START Data provided
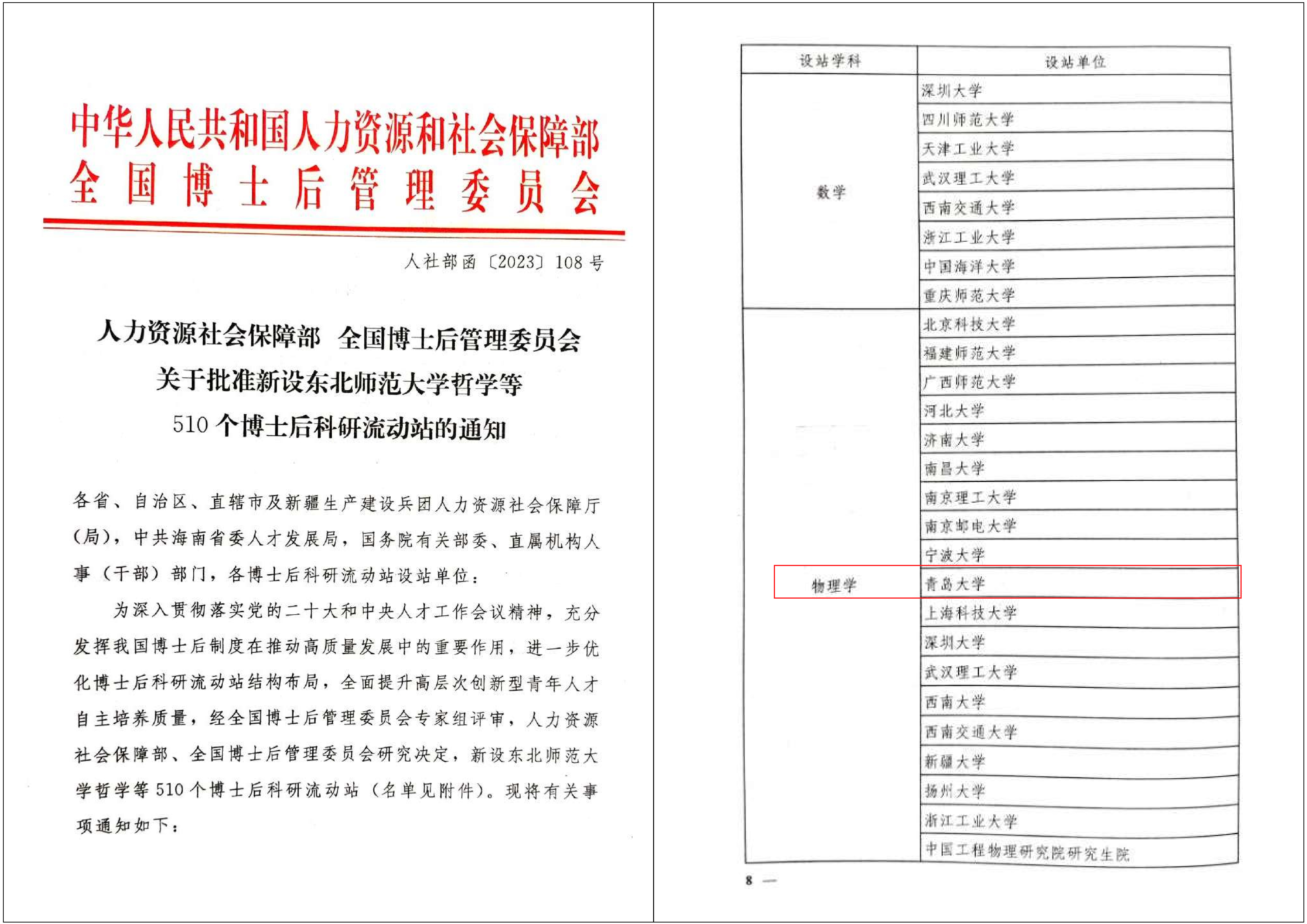 中华人民共和国人力资源和社会保障部
全国博士后管理委员会

人社部函〔2023〕108号

人力资源社会保障部 全国博士后管理委员会
关于批准新设东北师范大学哲学等
510个博士后科研流动站的通知

各省、自治区、直辖市及新疆生产建设兵团人力资源社会保障厅（局），中共海南省委人才发展局，国务院有关部委、直属机构人事（干部）部门，各博士后科研流动站设站单位：

为深入贯彻落实党的二十大和中央人才工作会议精神，充分发挥我国博士后制度在推动高质量发展中的重要作用，进一步优化博士后科研流动站结构布局，全面提升高层次创新型青年人才自主培养质量，经全国博士后管理委员会专家组评审，人力资源社会保障部、全国博士后管理委员会研究决定，新设东北师范大学哲学等510个博士后科研流动站（名单见附件）。现将有关事项通知如下：

| 设站学科 | 设站单位 |
|---|---|
| 数学 | 深圳大学 |
| | 四川师范大学 |
| | 天津工业大学 |
| | 武汉理工大学 |
| | 西南交通大学 |
| | 浙江工业大学 |
| | 中国海洋大学 |
| | 重庆师范大学 |
| 物理学 | 北京科技大学 |
| | 福建师范大学 |
| | 广西师范大学 |
| | 河北大学 |
| | 济南大学 |
| | 南昌大学 |
| | 南京理工大学 |
| | 南京邮电大学 |
| | 宁波大学 |
| | 青岛大学 |
| | 上海科技大学 |
| | 深圳大学 |
| | 武汉理工大学 |
| | 西南大学 |
| | 西南交通大学 |
| | 新疆大学 |
| | 扬州大学 |
| | 浙江工业大学 |
| | 中国工程物理研究院研究生院 |

8 —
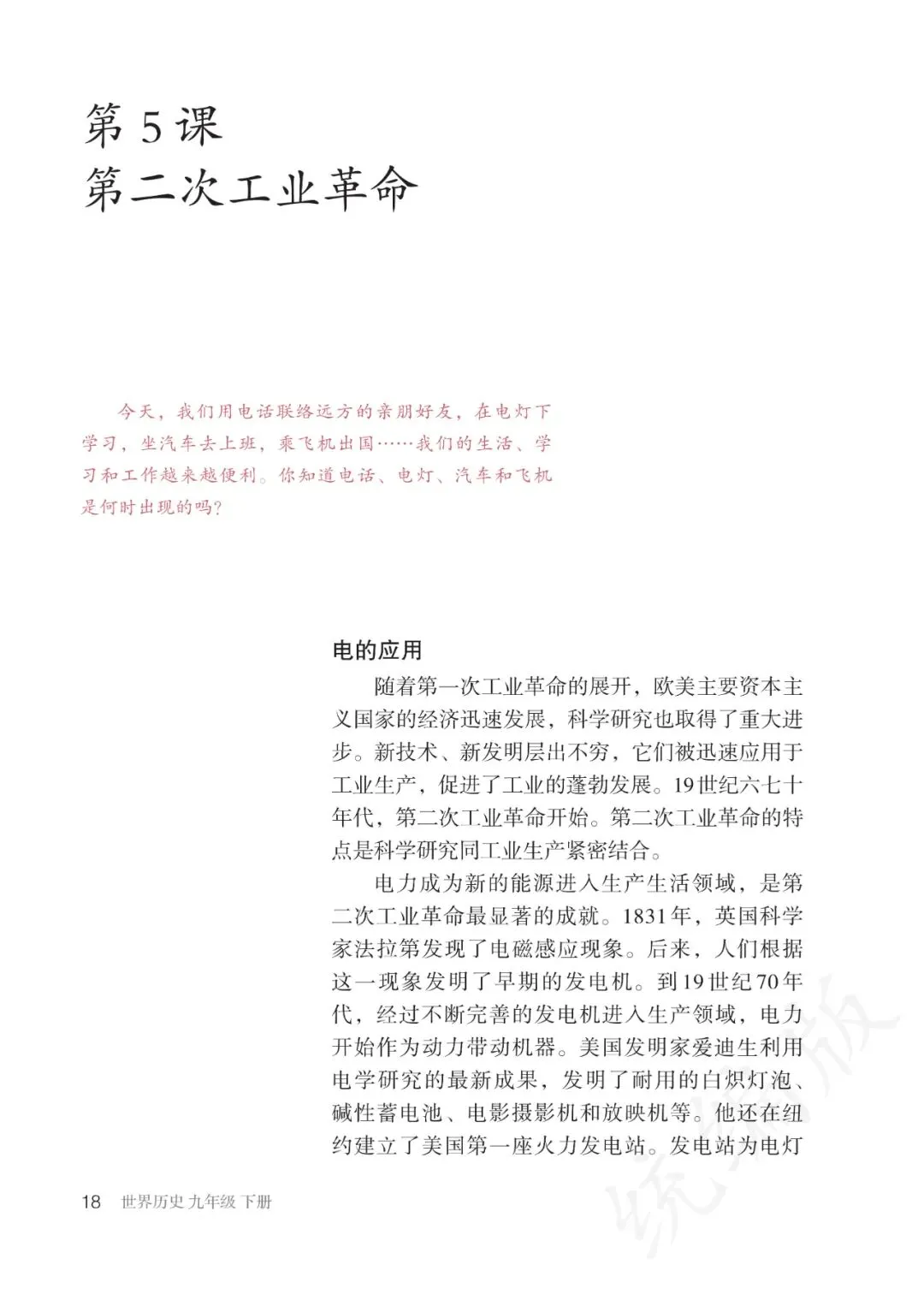 第 5 课
第二次工业革命

今天，我们用电话联络远方的亲朋好友，在电灯下学习，坐汽车去上班，乘飞机出国……我们的生活、学习和工作越来越便利。你知道电话、电灯、汽车和飞机是何时出现的吗？

电的应用

随着第一次工业革命的展开，欧美主要资本主义国家的经济迅速发展，科学研究也取得了重大进步。新技术、新发明层出不穷，它们被迅速应用于工业生产，促进了工业的蓬勃发展。19世纪六七十年代，第二次工业革命开始。第二次工业革命的特点是科学研究同工业生产紧密结合。

电力成为新的能源进入生产生活领域，是第二次工业革命最显著的成就。1831年，英国科学家法拉第发现了电磁感应现象。后来，人们根据这一现象发明了早期的发电机。到19世纪70年代，经过不断完善的发电机进入生产领域，电力开始作为动力带动机器。美国发明家爱迪生利用电学研究的最新成果，发明了耐用的白炽灯泡、碱性蓄电池、电影摄影机和放映机等。他还在纽约建立了美国第一座火力发电站。发电站为电灯

18 世界历史 九年级 下册

统编版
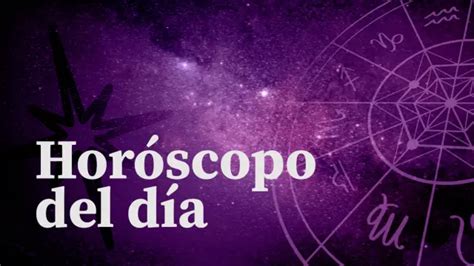 Horóscopo del día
END Data provided
• Your assignment
Exclude images and repeat all entries exactly.

• Answer box
 中华人民共和国人力资源和社会保障部
全国博士后管理委员会

人社部函〔2023〕108号

人力资源社会保障部 全国博士后管理委员会
关于批准新设东北师范大学哲学等
510个博士后科研流动站的通知

各省、自治区、直辖市及新疆生产建设兵团人力资源社会保障厅（局），中共海南省委人才发展局，国务院有关部委、直属机构人事（干部）部门，各博士后科研流动站设站单位：

为深入贯彻落实党的二十大和中央人才工作会议精神，充分发挥我国博士后制度在推动高质量发展中的重要作用，进一步优化博士后科研流动站结构布局，全面提升高层次创新型青年人才自主培养质量，经全国博士后管理委员会专家组评审，人力资源社会保障部、全国博士后管理委员会研究决定，新设东北师范大学哲学等510个博士后科研流动站（名单见附件）。现将有关事项通知如下：

| 设站学科 | 设站单位 |
|---|---|
| 数学 | 深圳大学 |
| | 四川师范大学 |
| | 天津工业大学 |
| | 武汉理工大学 |
| | 西南交通大学 |
| | 浙江工业大学 |
| | 中国海洋大学 |
| | 重庆师范大学 |
| 物理学 | 北京科技大学 |
| | 福建师范大学 |
| | 广西师范大学 |
| | 河北大学 |
| | 济南大学 |
| | 南昌大学 |
| | 南京理工大学 |
| | 南京邮电大学 |
| | 宁波大学 |
| | 青岛大学 |
| | 上海科技大学 |
| | 深圳大学 |
| | 武汉理工大学 |
| | 西南大学 |
| | 西南交通大学 |
| | 新疆大学 |
| | 扬州大学 |
| | 浙江工业大学 |
| | 中国工程物理研究院研究生院 |

8 —
 第 5 课
第二次工业革命

今天，我们用电话联络远方的亲朋好友，在电灯下学习，坐汽车去上班，乘飞机出国……我们的生活、学习和工作越来越便利。你知道电话、电灯、汽车和飞机是何时出现的吗？

电的应用

随着第一次工业革命的展开，欧美主要资本主义国家的经济迅速发展，科学研究也取得了重大进步。新技术、新发明层出不穷，它们被迅速应用于工业生产，促进了工业的蓬勃发展。19世纪六七十年代，第二次工业革命开始。第二次工业革命的特点是科学研究同工业生产紧密结合。

电力成为新的能源进入生产生活领域，是第二次工业革命最显著的成就。1831年，英国科学家法拉第发现了电磁感应现象。后来，人们根据这一现象发明了早期的发电机。到19世纪70年代，经过不断完善的发电机进入生产领域，电力开始作为动力带动机器。美国发明家爱迪生利用电学研究的最新成果，发明了耐用的白炽灯泡、碱性蓄电池、电影摄影机和放映机等。他还在纽约建立了美国第一座火力发电站。发电站为电灯

18 世界历史 九年级 下册

统编版
 Horóscopo del día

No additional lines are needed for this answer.